'''
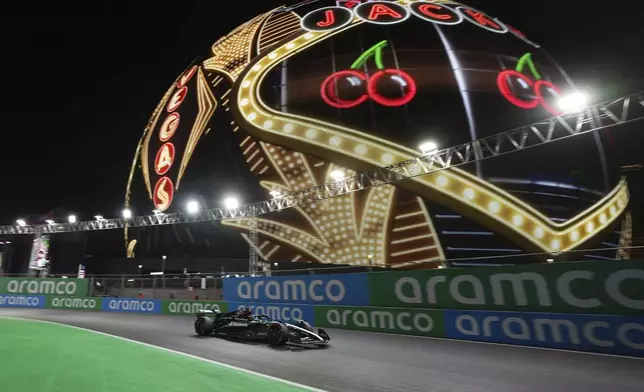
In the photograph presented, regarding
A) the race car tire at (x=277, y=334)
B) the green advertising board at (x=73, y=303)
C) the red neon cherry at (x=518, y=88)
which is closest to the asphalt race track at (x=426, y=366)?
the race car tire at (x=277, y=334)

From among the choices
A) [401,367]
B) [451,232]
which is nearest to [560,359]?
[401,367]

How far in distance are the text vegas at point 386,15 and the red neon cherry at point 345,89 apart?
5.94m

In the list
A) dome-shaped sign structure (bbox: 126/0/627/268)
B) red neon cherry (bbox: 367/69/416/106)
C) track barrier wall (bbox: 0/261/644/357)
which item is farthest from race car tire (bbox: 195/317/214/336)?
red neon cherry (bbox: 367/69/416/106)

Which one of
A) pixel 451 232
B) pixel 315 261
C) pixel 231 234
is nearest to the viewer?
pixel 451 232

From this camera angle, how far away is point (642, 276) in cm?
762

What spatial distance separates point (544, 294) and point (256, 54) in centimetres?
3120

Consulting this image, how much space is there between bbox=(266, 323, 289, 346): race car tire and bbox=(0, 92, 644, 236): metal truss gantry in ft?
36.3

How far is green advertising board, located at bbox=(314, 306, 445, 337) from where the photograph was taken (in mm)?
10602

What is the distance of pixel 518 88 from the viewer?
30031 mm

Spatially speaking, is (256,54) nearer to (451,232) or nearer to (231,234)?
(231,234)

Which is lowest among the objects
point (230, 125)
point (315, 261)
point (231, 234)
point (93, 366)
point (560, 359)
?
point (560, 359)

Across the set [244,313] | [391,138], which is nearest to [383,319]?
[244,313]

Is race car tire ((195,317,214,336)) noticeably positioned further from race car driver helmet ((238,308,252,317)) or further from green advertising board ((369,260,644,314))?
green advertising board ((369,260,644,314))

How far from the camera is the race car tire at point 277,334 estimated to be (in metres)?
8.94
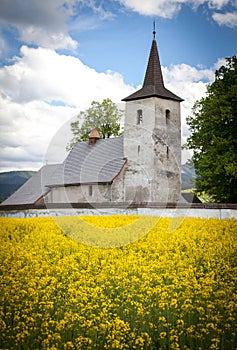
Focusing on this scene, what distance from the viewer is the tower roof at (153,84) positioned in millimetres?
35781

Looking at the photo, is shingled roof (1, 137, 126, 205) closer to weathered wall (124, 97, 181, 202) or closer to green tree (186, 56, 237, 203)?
'''
'''
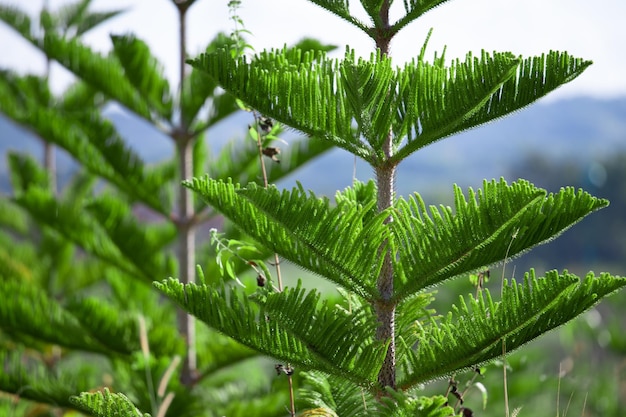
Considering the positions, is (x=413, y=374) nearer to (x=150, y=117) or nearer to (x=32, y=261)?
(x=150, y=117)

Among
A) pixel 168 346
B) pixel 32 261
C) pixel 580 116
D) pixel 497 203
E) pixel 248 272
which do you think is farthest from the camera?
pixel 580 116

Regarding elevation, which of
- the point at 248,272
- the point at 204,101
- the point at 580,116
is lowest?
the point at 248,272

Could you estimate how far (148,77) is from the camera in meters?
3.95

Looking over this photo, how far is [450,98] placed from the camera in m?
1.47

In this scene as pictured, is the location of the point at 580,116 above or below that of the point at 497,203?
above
'''
Соберите из записей все строки, содержащие слово «cherry», и перепишите их без изменений.

C) the red neon cherry at (x=518, y=88)
How far in distance are the text vegas at point 386,15 and the red neon cherry at point 345,89 apart?
B) red neon cherry (bbox: 367/69/416/106)
red neon cherry (bbox: 367/69/416/106)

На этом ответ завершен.